Although web services are not something a customer buys the way he or she would buy servers or PCs or managed services, they are becoming an increasingly important set of nuts and bolts in the application integration toolbox of developers.
Web services help businesses make the different parts of their IT infrastructure communicate more quickly, holistically and efficiently. Eventually, web services will help many businesses talk to other businesses.
Saul Cunningham, principal sales consultant at middleware vendor Oracle, says web services are very broad, but it is important to understand the layers. “The base layer, which operates around XML data formats and then WSDL [XML, WSDL, SOAP and UDDI] are the core ones. They’re well understood and agreed upon,” he says. “That’s the primary layer, to do interoperability.”
Cunningham says the secondary layer deals with some newer issues -- such as web services security -- hindering the uptake of web services technology. Security can be solved by attention to standard website security technologies such as digital certificates and SSL. And the standard -- Web Services Security (WSS) or WS-Security -- is supported by vendors such as IBM, Oracle and Microsoft, he says.
Other secondary layer items include web services addressing, processes, coordination and transactions. In the tertiary layer, there are things like BPEL, which coordinates low-level web services. “Most go through the security layer and then the transactional layer,” he says. The tertiary layer adds the ability for certain tools to be hidden, as it were, from the developer and leave the run-time environment to decide what to do, Cunningham says.
BPEL was formed from two rival specifications from IBM and Microsoft, who had then sat down and worked them into a single specification. Building distributed systems is complicated, he points out, so without standards the risk of building dead-end offerings is too high.
“[That situation] might have been the case a few years ago, but certainly not now,” Cunningham says. “[Also], with the PeopleSoft-Oracle merger, there’s a need to combine applications,” he says.
Web services help link the applications. "It’s still in the early adopter phase, but there is a lot of interest from customers," Cunningham says. Web services are often helping to build small to medium-scale systems as a platform for an overall architecture but, eventually, major systems will be actually web services-based and adoption will accelerate, he suggests.
“There are quite a lot of partners working and using our middleware doing web services -- Red Rock Consulting, Attain IT, LogicaCMG,” Cunningham says.
Partners are doing well so far, but need to go on building their web services skills and their abilities to communicate the benefits to customers. They should “absolutely” get involved, he says. “All the customers I talk to are definitely interested and most are looking at web services,” Cunningham says.

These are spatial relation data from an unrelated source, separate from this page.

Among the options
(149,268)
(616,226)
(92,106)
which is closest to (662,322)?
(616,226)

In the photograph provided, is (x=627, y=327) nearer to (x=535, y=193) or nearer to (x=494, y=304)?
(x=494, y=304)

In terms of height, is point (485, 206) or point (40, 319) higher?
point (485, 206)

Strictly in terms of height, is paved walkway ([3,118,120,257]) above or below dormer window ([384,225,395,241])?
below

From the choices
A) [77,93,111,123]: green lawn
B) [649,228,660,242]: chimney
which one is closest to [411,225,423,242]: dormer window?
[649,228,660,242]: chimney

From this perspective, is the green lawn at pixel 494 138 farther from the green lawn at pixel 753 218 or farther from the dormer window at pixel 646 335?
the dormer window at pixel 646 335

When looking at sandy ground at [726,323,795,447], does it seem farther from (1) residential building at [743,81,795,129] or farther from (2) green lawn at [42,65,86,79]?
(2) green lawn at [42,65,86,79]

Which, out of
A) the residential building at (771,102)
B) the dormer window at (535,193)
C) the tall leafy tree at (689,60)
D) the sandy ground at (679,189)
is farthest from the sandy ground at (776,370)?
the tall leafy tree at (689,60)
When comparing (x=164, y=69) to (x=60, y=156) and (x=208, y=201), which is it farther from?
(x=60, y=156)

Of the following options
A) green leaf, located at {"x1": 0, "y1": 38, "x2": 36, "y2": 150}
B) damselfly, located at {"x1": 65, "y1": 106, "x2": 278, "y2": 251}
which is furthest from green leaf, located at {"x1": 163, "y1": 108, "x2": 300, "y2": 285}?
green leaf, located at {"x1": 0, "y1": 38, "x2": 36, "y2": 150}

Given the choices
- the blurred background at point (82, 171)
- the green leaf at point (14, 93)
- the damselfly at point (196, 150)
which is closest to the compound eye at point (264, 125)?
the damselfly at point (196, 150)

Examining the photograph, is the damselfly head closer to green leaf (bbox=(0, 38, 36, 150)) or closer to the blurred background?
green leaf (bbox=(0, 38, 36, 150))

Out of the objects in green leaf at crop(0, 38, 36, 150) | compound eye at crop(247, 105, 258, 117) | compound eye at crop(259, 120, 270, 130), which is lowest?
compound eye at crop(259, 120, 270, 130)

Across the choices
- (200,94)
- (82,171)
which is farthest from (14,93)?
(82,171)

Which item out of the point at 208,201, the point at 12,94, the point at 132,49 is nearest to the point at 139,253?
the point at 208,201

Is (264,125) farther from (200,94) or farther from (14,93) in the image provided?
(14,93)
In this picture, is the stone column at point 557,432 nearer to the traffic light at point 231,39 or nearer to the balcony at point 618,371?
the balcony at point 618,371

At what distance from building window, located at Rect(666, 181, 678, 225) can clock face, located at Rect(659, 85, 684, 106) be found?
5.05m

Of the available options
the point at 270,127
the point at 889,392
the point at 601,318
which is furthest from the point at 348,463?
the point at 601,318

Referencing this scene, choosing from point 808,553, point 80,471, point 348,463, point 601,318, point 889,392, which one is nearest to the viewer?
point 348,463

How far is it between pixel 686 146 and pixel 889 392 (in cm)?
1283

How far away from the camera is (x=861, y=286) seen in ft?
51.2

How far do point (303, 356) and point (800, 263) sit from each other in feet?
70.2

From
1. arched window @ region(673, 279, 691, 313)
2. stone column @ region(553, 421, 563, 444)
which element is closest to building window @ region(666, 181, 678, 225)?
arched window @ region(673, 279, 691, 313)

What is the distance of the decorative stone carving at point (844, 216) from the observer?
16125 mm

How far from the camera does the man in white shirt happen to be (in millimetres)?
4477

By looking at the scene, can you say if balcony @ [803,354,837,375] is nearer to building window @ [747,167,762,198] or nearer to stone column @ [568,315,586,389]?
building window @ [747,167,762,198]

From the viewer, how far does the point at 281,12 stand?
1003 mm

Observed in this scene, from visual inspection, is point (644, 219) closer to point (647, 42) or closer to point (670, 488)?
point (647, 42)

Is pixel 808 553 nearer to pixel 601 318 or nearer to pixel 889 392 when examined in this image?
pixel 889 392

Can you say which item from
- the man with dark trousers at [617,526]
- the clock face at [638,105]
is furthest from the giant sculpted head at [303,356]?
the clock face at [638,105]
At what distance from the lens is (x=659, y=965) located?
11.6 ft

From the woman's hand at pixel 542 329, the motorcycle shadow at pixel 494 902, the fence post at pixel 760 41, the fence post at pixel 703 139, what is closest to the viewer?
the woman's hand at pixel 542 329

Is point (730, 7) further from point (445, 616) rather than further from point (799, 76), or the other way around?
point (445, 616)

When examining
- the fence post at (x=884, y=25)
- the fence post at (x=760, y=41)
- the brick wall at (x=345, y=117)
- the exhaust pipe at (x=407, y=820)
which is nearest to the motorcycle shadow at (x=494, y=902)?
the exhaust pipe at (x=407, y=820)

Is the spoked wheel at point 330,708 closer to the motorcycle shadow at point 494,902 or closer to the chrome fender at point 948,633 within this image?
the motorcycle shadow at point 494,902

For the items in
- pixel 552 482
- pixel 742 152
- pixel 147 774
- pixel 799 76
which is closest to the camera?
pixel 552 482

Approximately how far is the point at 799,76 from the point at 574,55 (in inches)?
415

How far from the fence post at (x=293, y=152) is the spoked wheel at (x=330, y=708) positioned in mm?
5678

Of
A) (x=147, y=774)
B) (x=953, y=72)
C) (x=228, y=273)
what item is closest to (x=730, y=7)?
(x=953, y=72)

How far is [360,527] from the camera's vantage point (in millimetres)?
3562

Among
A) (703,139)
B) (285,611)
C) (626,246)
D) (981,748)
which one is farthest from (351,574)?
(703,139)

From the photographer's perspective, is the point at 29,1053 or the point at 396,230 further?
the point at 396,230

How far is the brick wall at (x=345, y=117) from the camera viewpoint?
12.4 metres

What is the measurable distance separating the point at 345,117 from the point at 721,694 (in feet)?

Bruce McCabe, analyst director of S2 Intelligence, has been watching web services develop and spread through business IT infrastructures for years.
In 2003, only about 100 Australia-based companies had been involved in “true” web services projects. Today, platforms are much more interoperable and “you couldn’t count” the companies using web services, McCabe says. “The great thing about web services is they’re a great equaliser, because they’re platform-independent standards for integration,” he says.
Not only have vendors worked together, but the standards themselves make it quicker, cheaper and easier for all kinds of players to get into integration deployments for all sizes of companies, McCabe says.
He agrees security is one of the biggest areas for web services development currently, particularly when it comes to moving into inter-organisation e-commerce hookups. “That’s the most critical area, and the reason for that is for the last few years people have had to choose transactions where they don’t worry about security or had a proprietary security player over the top,” McCabe says.
Businesses have clearly understood the benefits of web services in integration terms but total learning may take several more years. Resellers and service providers have a role to play there, he suggests. Web services may eventually even become available as packaged software -- opening up the arena for many smaller businesses.
“Anyone in the channel involved in integrating software and professional services -- and that’s a lot of them -- will find that web services will make those packages more convertible, modular and useful,” McCabe says.
However, he warns that vendors may not keep on playing happy families. Web services could be derailed from the track to universality if someone like Microsoft or IBM decides to “break the mould” and develop an incompatible version of web services. We had better hope that does not happen, McCabe says.